Why HGTV’s Joanna Gaines Is My Spirit Animal – Scary Mommy

Why HGTV’s Joanna Gaines Is My Spirit Animal

We bought a house a year ago. Right about that time, I discovered the home improvement crack that is the HGTV show Fixer Upper. If you haven’t seen it, don’t start. You will immediately want to run to your closest flea market to hunt for reclaimed wood shelving and will start tearing off your walls in the hopes of finding shiplap underneath.

Don’t know what shiplap is? I didn’t either, but now I must have it. I must have shiplap and subway tiles and a neutral warm-gray palette and antique lighting. I must go shopping at Magnolia Market and buy all the things. Never mind the fact that it’s 1,898 miles from my house. (Yes, I Google mapped it door-to-door.) That’s OK—I’ll just move to Waco, Texas.

No one but Chip and Joanna Gaines could make millions of Americans wish they could move to Waco, Texas. Seriously.

I’ve always loved watching HGTV shows—the contrived banter of Love It or List It, the exotic locales of House Hunters International, the hot Property Brothers, and the even hotter Cousins Undercover. But nothing has brought out my inner DIYer like Chip and Jo. With each episode, it’s like Jo has entered my brain and designed my dream home. She knows exactly what I like. She has all of my taste and knows exactly how I would stage things if I had her talent. She is my spirit animal.
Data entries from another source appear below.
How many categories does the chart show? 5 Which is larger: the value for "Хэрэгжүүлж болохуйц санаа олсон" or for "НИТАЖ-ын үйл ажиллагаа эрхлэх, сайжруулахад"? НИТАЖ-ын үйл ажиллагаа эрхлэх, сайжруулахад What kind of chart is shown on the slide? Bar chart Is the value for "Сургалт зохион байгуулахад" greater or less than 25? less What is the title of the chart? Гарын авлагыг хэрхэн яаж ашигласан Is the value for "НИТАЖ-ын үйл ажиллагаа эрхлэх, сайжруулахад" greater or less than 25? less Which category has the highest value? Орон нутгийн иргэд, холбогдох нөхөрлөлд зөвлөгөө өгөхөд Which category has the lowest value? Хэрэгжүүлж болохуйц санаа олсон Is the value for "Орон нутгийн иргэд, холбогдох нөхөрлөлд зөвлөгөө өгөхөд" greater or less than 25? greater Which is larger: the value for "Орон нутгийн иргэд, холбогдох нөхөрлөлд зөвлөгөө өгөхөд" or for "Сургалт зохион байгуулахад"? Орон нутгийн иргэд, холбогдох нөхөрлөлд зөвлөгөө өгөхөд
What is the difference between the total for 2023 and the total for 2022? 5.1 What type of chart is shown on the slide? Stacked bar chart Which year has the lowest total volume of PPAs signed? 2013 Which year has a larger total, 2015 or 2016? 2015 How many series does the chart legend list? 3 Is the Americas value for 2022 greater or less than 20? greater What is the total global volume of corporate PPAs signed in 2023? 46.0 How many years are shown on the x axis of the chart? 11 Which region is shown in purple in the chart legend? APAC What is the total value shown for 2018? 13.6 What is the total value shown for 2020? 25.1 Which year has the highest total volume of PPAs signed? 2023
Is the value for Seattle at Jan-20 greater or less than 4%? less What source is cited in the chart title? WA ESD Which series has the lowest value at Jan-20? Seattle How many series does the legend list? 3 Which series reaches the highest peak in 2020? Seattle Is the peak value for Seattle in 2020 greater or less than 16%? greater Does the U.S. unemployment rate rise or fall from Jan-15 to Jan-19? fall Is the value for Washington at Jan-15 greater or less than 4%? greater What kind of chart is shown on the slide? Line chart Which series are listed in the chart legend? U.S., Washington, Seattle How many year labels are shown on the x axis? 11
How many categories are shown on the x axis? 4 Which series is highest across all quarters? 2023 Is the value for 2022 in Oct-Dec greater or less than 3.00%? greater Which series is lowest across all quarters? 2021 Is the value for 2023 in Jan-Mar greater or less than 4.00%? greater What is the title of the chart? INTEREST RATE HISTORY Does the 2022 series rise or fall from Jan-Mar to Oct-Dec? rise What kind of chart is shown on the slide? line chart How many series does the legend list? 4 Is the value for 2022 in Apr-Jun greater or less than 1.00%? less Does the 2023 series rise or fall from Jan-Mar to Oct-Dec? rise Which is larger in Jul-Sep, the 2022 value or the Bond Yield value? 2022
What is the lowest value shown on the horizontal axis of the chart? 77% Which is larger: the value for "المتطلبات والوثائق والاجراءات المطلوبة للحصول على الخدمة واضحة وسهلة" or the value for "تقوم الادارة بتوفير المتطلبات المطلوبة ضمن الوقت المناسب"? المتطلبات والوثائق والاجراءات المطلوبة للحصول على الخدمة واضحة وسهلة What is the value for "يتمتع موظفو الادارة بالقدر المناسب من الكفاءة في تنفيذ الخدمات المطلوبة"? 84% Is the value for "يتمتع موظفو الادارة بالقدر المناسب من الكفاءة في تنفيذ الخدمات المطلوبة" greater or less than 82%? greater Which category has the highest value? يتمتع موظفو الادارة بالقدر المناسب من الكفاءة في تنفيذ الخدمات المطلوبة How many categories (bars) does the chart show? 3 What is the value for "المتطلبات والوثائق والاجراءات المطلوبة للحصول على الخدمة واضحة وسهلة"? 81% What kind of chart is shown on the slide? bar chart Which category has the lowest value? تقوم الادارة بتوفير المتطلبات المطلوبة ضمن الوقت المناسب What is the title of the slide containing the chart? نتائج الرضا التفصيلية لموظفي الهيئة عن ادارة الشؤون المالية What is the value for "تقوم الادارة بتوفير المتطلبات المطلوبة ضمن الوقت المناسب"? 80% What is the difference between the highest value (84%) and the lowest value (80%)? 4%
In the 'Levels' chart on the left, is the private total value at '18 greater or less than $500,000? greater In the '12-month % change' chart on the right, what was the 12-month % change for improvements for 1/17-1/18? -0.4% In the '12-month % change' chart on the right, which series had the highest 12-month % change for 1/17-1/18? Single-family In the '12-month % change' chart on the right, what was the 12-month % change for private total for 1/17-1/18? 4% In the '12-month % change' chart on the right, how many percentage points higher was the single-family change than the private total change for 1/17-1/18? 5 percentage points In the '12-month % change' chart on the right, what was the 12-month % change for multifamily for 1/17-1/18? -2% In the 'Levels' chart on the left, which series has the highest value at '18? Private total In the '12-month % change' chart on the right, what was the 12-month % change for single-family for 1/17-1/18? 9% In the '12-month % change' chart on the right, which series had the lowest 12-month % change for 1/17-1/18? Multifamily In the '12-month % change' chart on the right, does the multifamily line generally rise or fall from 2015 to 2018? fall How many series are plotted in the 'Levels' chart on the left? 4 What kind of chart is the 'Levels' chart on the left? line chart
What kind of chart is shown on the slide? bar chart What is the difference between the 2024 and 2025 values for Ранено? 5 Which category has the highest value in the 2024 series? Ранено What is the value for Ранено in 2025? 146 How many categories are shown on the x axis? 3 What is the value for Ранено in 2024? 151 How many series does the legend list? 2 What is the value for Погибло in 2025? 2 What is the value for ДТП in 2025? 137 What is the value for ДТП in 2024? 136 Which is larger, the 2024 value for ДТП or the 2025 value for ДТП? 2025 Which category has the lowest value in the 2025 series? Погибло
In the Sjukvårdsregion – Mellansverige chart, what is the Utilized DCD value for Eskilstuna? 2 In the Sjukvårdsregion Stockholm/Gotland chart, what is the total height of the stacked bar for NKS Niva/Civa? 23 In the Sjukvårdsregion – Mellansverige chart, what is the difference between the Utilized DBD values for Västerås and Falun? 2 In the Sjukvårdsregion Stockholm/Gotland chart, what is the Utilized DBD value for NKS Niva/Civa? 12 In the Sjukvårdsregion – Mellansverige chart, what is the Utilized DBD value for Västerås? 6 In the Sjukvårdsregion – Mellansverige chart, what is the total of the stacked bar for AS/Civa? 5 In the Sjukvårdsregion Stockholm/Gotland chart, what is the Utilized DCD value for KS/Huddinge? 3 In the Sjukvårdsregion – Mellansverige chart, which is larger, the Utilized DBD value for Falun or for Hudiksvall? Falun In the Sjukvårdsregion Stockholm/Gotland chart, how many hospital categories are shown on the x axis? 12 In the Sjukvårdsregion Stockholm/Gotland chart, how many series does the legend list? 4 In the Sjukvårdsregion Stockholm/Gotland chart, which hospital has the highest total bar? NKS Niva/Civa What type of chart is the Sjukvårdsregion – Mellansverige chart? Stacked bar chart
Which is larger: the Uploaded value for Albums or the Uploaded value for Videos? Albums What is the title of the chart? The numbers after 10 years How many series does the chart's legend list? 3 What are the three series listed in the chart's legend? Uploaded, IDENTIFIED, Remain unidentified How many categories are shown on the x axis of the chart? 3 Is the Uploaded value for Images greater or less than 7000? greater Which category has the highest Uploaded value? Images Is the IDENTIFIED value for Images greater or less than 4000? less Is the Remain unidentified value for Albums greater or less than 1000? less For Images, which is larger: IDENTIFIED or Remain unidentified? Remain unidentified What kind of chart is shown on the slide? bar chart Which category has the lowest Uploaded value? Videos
I daydream about Joanna Gaines waltzing through my front door in her flowy shirt and skinny jeans, telling me which walls we should move. I imagine Chip sauntering in with his boyish charm and goofy sense of humor to tear the whole house apart while still retaining its 1930s charm. If they showed up at my doorstep tomorrow, I wouldn’t hesitate to gut the place, to toss every last piece of our furniture and decor that doesn’t match my and Jo’s unified vision of domestic perfection.

Forget that fact that the staging on the show is all for show. Forget the fact that the people buying those homes still have to figure out where to put all their crap. Forget the fact that we don’t have $85,000 for a full gut job because house prices where we live are triple what they are in Waco. I don’t care about any of that, because shiplap, people.

There’s a certain tyranny to home renovation shows like Fixer Upper, isn’t there? I mean, I love it madly, but deep down I realize I love it because they want me to love it. Those HGTV producers are very, very good at playing on our dreams and wishes. We’re all drawn to beautiful homes, to dramatic before-and-afters, to rooms decorated in specific color palettes right down to the books on the shelves. They make us want it. And they make us think we can do it.

But they really don’t depict the full reality of home improvement. My husband and I have remodeled a bathroom all the way to the studs. We’ve painted every room in a house. We’ve redone moldings and refinished furniture and replaced hardware. And let me tell you, it takes a heck of a lot longer than an hour with commercial breaks. Those shows condense the process to totally unrealistic standards, not to mention costs. Why does a similarly remodeled kitchen cost $10,000 in some shows and $25,000 in others? Why don’t you see the renovators drive back and forth to the hardware store six times a day for parts they didn’t realize they needed? And seriously, six weeks for a gut job? They must have a crew of dozens working full-time to meet that deadline. Do their salaries get added to those estimates? I don’t think so.

Oh sure, they always throw us a bone—some unforeseen asbestos pops up or they find out the wall they were going to move is load-bearing—and for a full two minutes, you worry that the whole project is going to come to a screeching halt. Then, miraculously, right after the commercial break, someone comes up with thousands of dollars to fix whatever went wrong, and we’re back on track! Never mind that in real life it would be a week of calling around and waiting for estimates, followed by the stress of budget crunching, and then the time it takes to actually remediate the issue—a two-minute setback on TV could easily be a two-month delay in real life.

But we don’t really care, do we? We love the perfect hour-long story and reveal at the end. We want it to be that easy. And we don’t rain on Chip and Joanna’s charming, vintage parade because we love them too much. They are our people, our home style gurus, our television BFFs. We keep coming back for more because Joanna Gaines is gorgeous and a freaking genius, Chip is the industrious and hilarious husband we all want, their kids are polite and adorable, their farm is Americana incarnate, and we feel a deep, indescribable longing to live vicariously through them.

Maybe they make house calls. 1,898 miles isn’t really that far, is it? That would take like a minute to travel on their show. Come on, Chip and Jo. Show mama the shiplap. I’m ready to see my fixer upper.